#### Written request 1:
List every earlier claim number that the patent claims below refer back to.
#### Written request 2:
Update the stretch of the patent claims from "17. Apparatus according" through "fluid control pressure.", changing "restrictor duct" to "throttle duct".

#### Extracted text:
16. Apparatus according to claim 9, wherein the one arm of said
lever is of forked configuration with two spaced fork parts, and
wherein said control valve member is flattened on two opposite
sides to accommodate said contact of said fork parts in said
flattened sides in a longitudinal center plane of the control valve
member.
17. Apparatus according to claim 11, wherein the one arm of said
lever is of forked configuration with two spaced fork parts, and
wherein said control valve member is flattened on two opposite
sides to accommodate said contact of said fork parts in said
flattened sides in a longitudinal center plane of the control valve
member.
18. Apparatus according to claim 2, wherein a restrictor duct
communicates said control chamber inlet means with a face of said
control valve member acted upon by said fluid control pressure, and
wherein said last-mentioned face of said control valve member is
arranged in direct fluid communication with a mechanism for
controlling the magnitude of said fluid control pressure, said
mechanism including means operable by a variable electromagnetic
force to vary said magnitude of said fluid control pressure.

#### Information supplied:
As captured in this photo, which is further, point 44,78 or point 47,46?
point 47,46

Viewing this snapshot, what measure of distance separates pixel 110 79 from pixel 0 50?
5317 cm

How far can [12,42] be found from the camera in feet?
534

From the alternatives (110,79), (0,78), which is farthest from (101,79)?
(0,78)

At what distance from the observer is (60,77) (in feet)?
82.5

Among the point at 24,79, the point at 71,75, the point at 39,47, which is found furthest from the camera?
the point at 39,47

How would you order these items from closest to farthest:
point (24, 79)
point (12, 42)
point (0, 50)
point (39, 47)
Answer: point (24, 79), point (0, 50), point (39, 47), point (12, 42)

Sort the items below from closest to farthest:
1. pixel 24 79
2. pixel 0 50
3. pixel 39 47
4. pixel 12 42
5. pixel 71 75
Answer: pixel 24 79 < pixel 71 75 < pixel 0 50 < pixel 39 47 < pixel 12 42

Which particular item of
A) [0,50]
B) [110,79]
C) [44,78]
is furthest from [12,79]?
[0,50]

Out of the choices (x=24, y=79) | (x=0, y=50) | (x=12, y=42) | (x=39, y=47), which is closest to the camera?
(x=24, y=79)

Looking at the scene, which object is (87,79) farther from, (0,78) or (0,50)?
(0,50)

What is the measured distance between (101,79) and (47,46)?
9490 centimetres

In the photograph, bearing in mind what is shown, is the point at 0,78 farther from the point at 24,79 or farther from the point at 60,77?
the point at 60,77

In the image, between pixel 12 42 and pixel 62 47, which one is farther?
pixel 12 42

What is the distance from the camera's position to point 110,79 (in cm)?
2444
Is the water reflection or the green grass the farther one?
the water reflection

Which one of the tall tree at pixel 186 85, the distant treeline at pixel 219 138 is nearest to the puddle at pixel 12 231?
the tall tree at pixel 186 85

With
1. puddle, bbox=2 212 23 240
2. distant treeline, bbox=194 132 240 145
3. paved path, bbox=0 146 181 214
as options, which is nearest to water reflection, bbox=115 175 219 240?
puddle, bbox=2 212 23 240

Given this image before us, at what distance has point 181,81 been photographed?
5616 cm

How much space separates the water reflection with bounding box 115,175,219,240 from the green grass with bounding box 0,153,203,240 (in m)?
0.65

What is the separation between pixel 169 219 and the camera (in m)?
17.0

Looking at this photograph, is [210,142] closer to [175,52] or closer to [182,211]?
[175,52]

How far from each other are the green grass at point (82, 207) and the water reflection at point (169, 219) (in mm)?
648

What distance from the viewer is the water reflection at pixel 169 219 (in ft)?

#### Complete response 1:
9, 11, 2

#### Complete response 2:
17. Apparatus according to claim 11, wherein the one arm of said
lever is of forked configuration with two spaced fork parts, and
wherein said control valve member is flattened on two opposite
sides to accommodate said contact of said fork parts in said
flattened sides in a longitudinal center plane of the control valve
member.
18. Apparatus according to claim 2, wherein a throttle duct
communicates said control chamber inlet means with a face of said
control valve member acted upon by said fluid control pressure, and
wherein said last-mentioned face of said control valve member is
arranged in direct fluid communication with a mechanism for
controlling the magnitude of said fluid control pressure, said
mechanism including means operable by a variable electromagnetic
force to vary said magnitude of said fluid control pressure.